The Met Office has given an update on when the mini-heatwave over the weekend is due to end.
Predictions from the forecaster said the UK could enjoy its hottest day of the year this weekend, with temperatures due to hit a balmy 18 to 20 degrees.
The summery stint is caused by a huge band of high pressure carrying with it a pocket of air from North Africa, keeping conditions appealing for those looking to shake off their winter layers for a day or two.
Met Office meteorologist Clare Nasir said: "Generally the weekend is looking fine and dry, much warmer with some sunshine.
"High pressure reaching across Denmark will allow for settled conditions to extend right across the UK, but some stronger winds on Saturday certainly.
“Gusts over the hills and moors as well as the mountains, but with a southerly wind it will feel very warm across some parts, particularly I would say the Moray Firth where we could see an 18C."
But enjoy the good times while they last, because before you know it the summer in spring will come to an end, with the British Isles set to return to slightly more seasonal weather.
The mini-heatwave is due to end on Sunday March 20, so lap up those rays while you have the chance.
The Met Office has published an overview of the weather expected over the weekend.
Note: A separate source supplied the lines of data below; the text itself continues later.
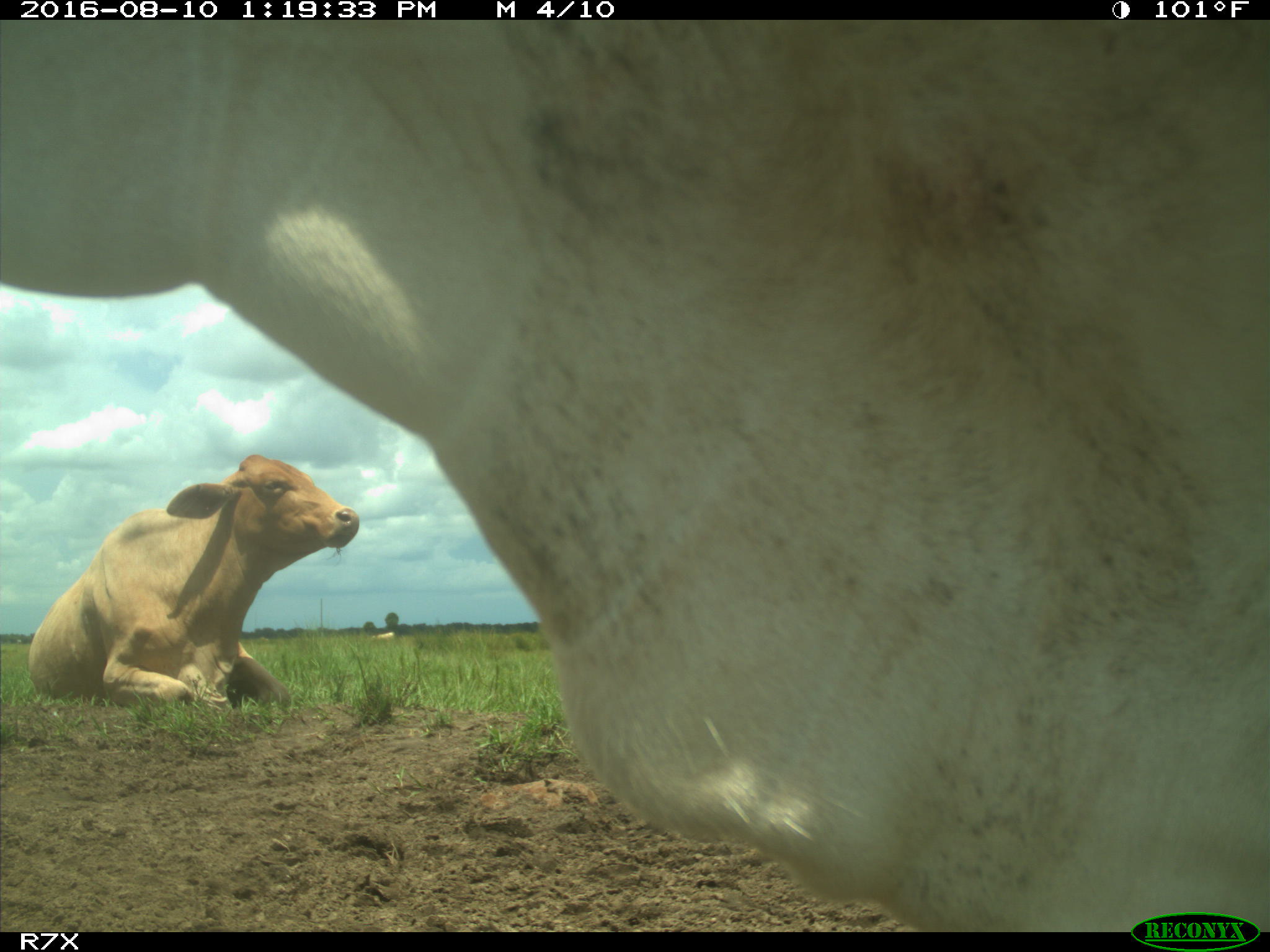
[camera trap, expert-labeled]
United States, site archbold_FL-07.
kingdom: Animalia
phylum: Chordata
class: Mammalia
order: Artiodactyla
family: Bovidae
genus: Bos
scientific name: Bos taurus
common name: domestic cow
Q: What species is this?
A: Bos taurus (domestic cow).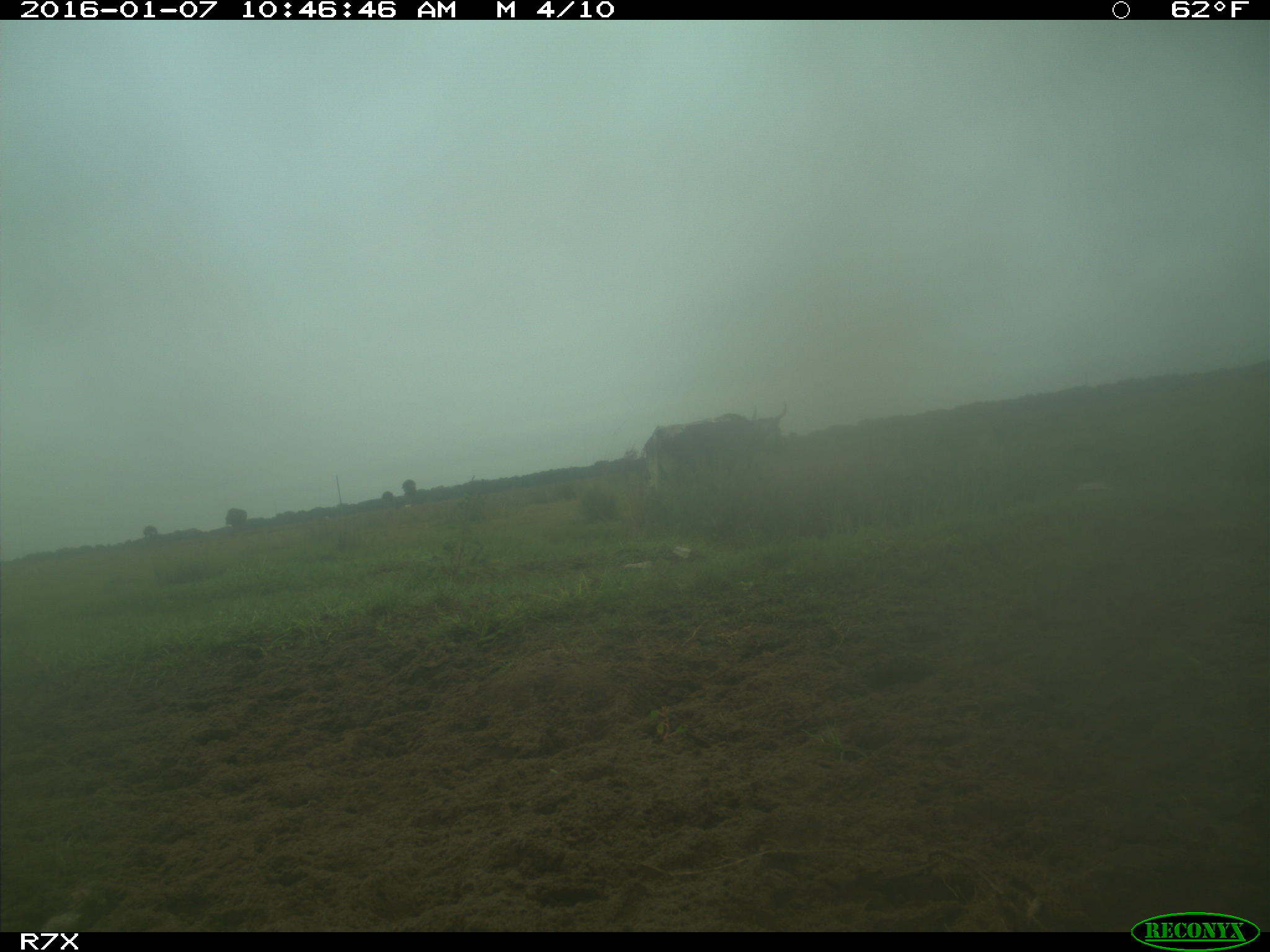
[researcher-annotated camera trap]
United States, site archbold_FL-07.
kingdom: Animalia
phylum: Chordata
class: Mammalia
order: Artiodactyla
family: Bovidae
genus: Bos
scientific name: Bos taurus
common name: domestic cow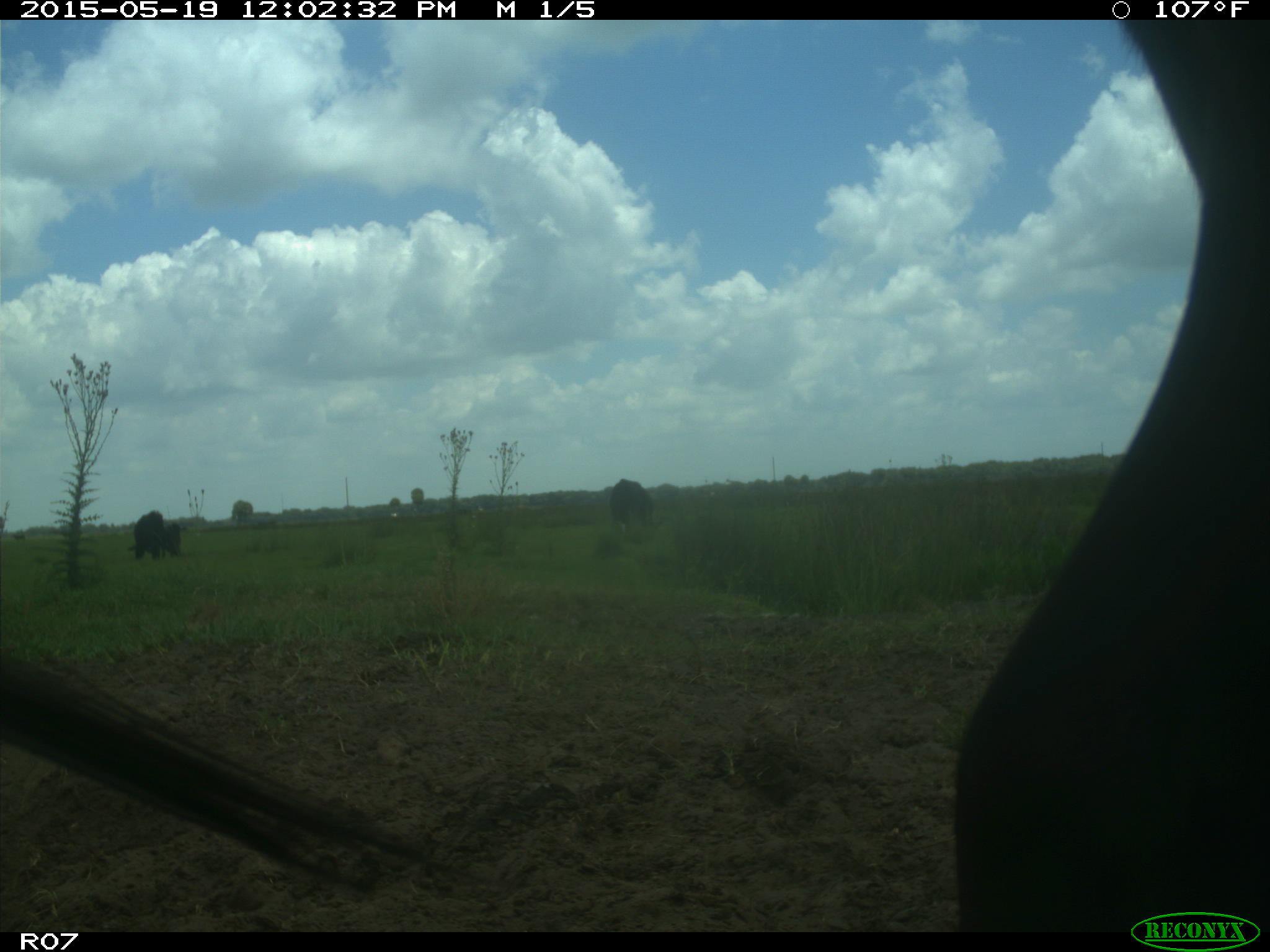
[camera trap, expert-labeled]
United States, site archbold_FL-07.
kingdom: Animalia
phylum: Chordata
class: Mammalia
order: Artiodactyla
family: Bovidae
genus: Bos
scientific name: Bos taurus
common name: domestic cow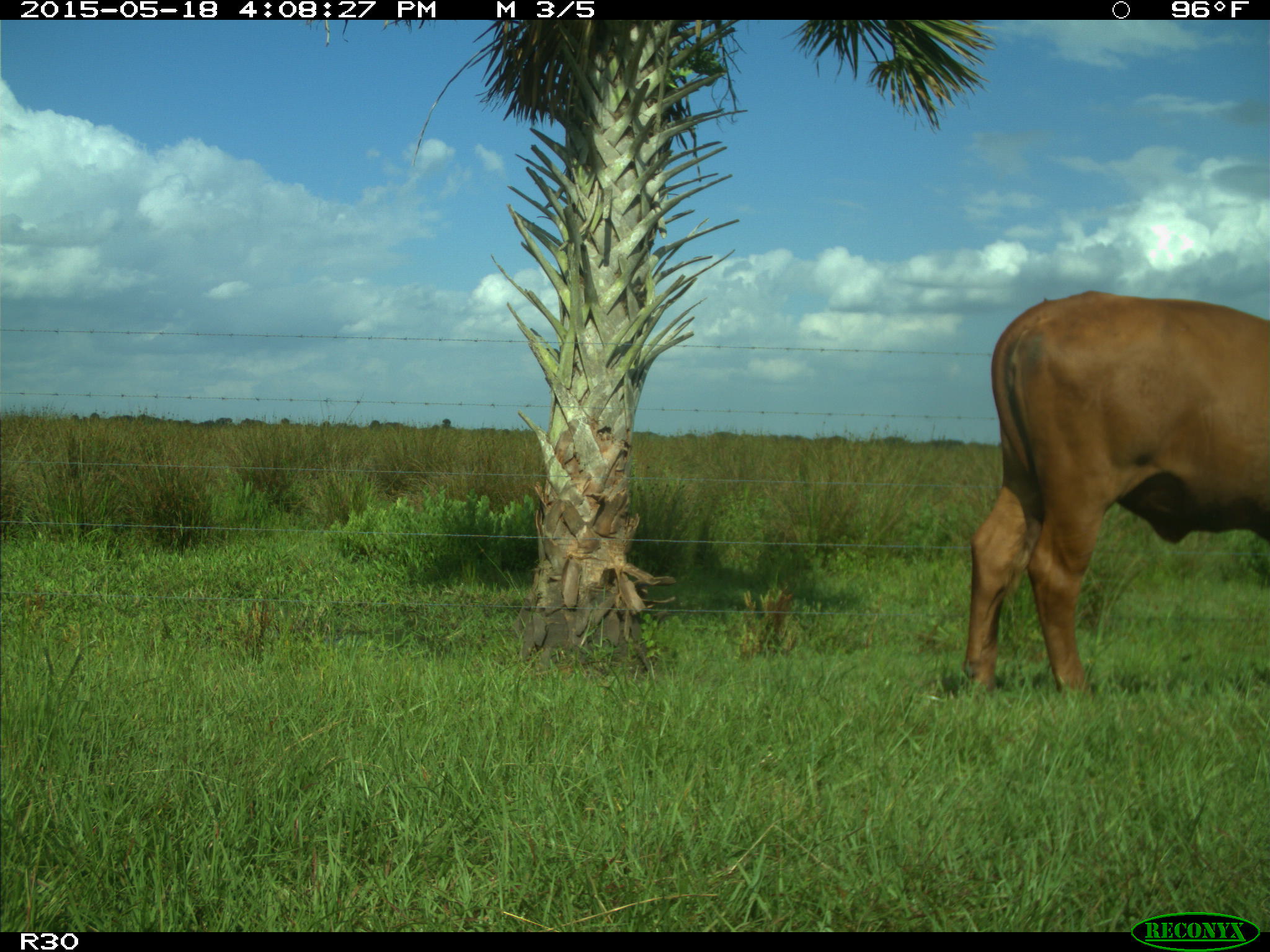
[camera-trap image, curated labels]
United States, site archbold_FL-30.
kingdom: Animalia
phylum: Chordata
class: Mammalia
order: Artiodactyla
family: Bovidae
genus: Bos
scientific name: Bos taurus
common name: domestic cow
Bos taurus (domestic cow).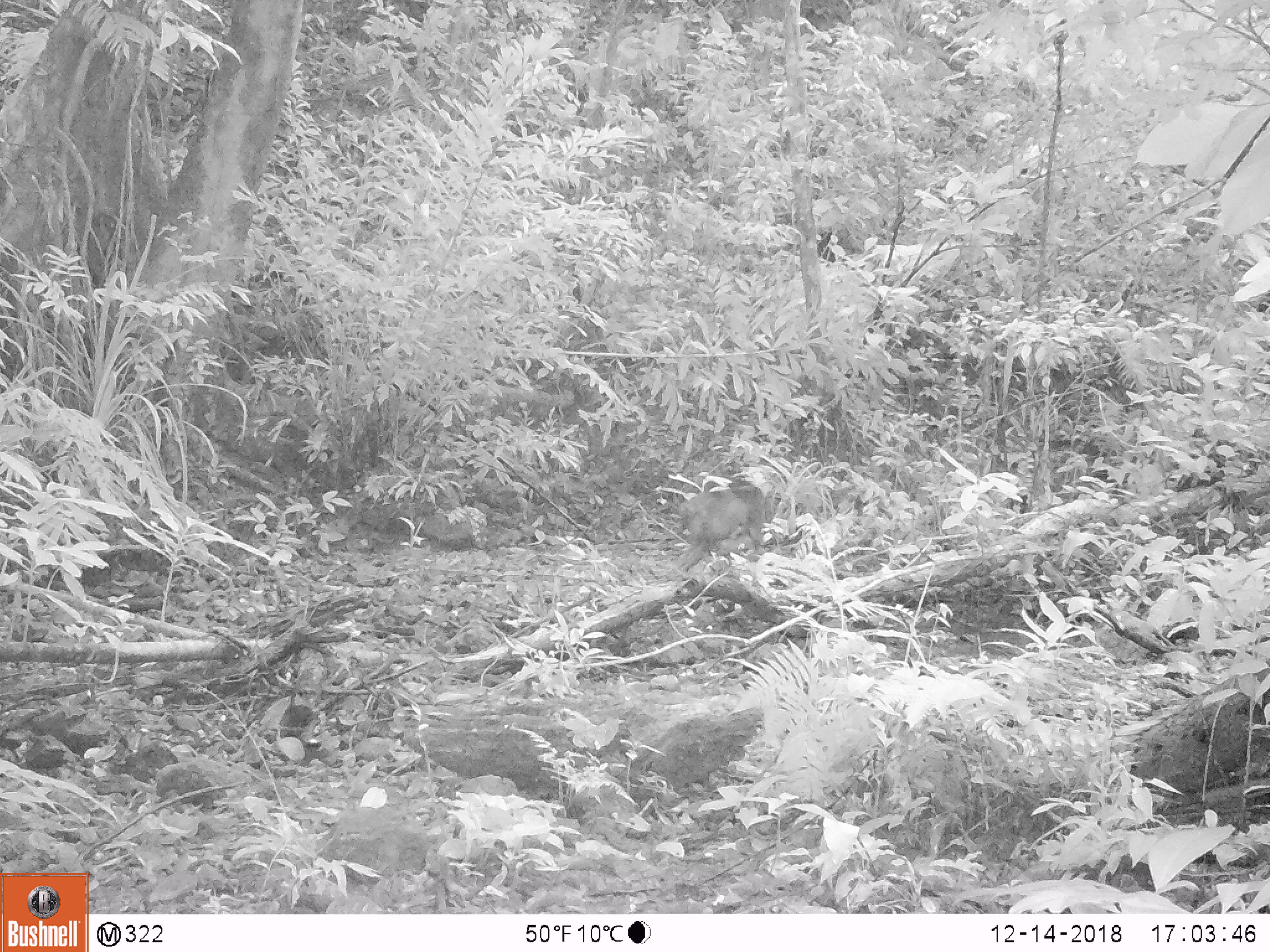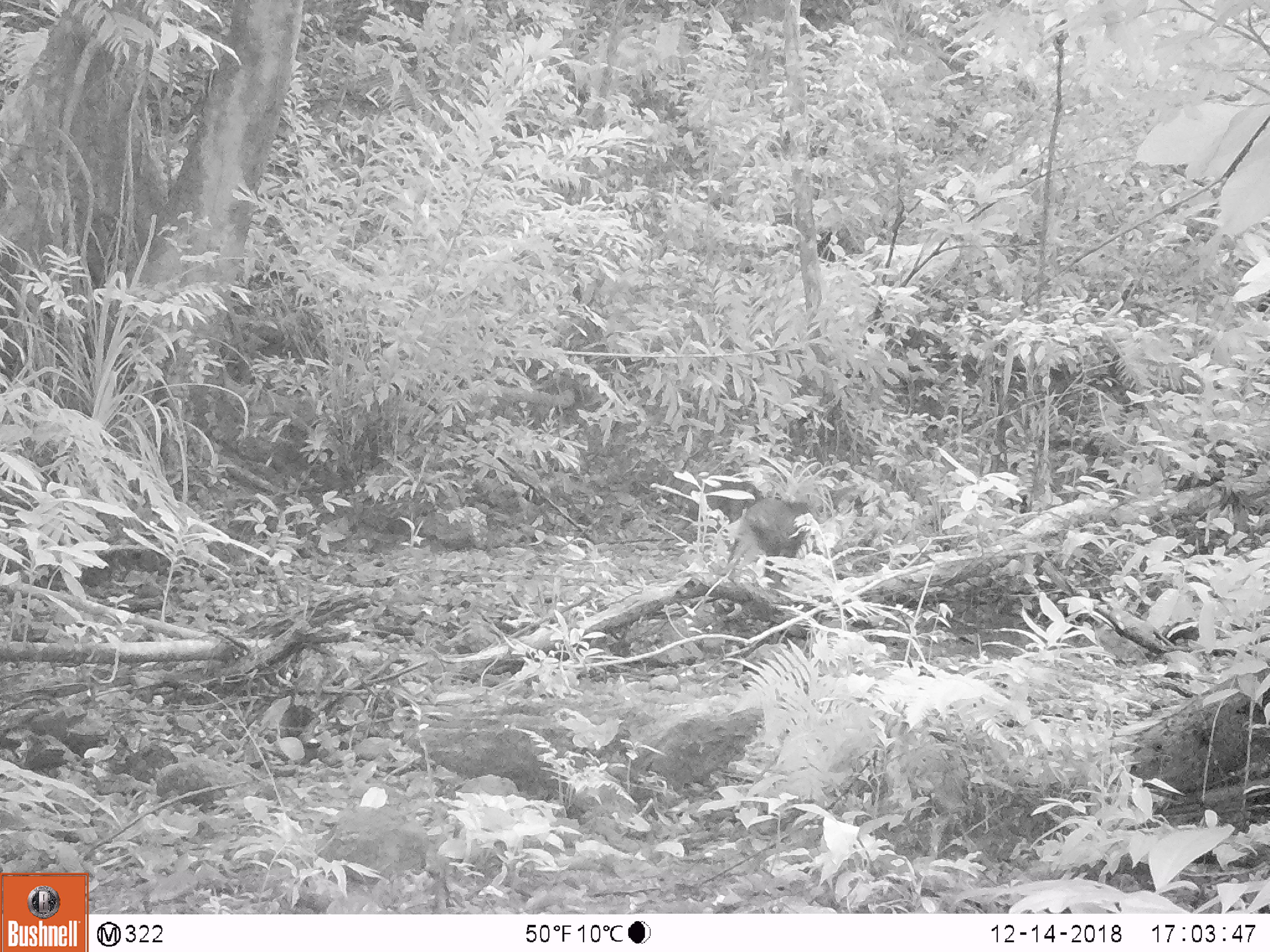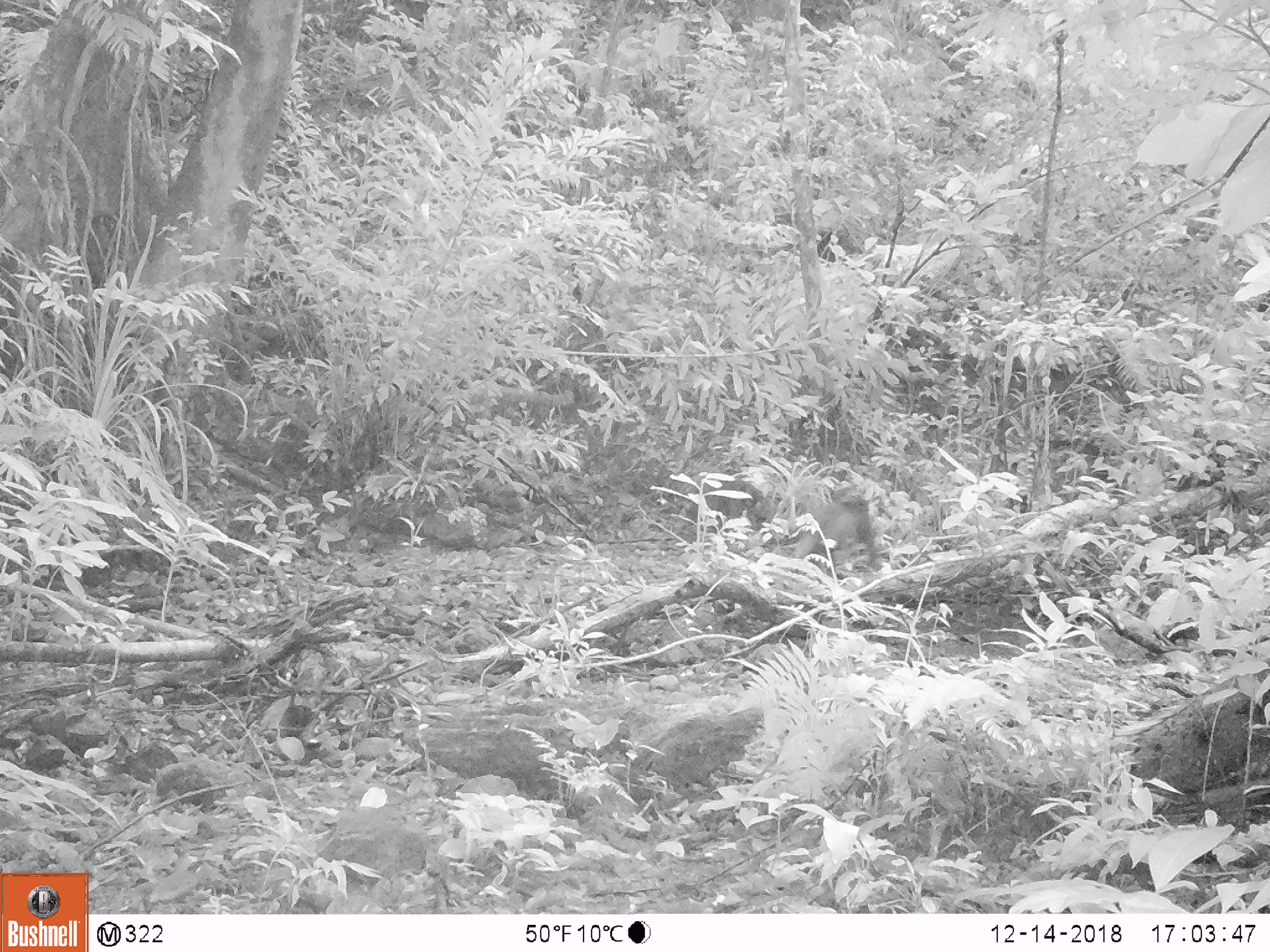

It says: "Chance of rain, most likely in the east, from Sunday. Turning colder through Sunday."
To make things worse, when this little sunspot passes, it will be a while until we get another.
The Met Office long-range forecast from Tuesday says: “There is likely to be variable cloud cover, most extensive in the south with the chance of some patchy light rain.
"Temperatures likely to be around normal, after a cold start."
But don’t let this get you down - the weekend ahead looks fantastic, with temperatures well above the average.
While you sun yourself in the glory of 20-degree heat, remember that the average temperature for March is only 10C.
Describing Saturday’s weather, the Met Office added: “Fine, dry and bright with plenty of sunshine, but also windy, especially in the south and west. Feeling pleasantly warm in the sunshine out of the wind.”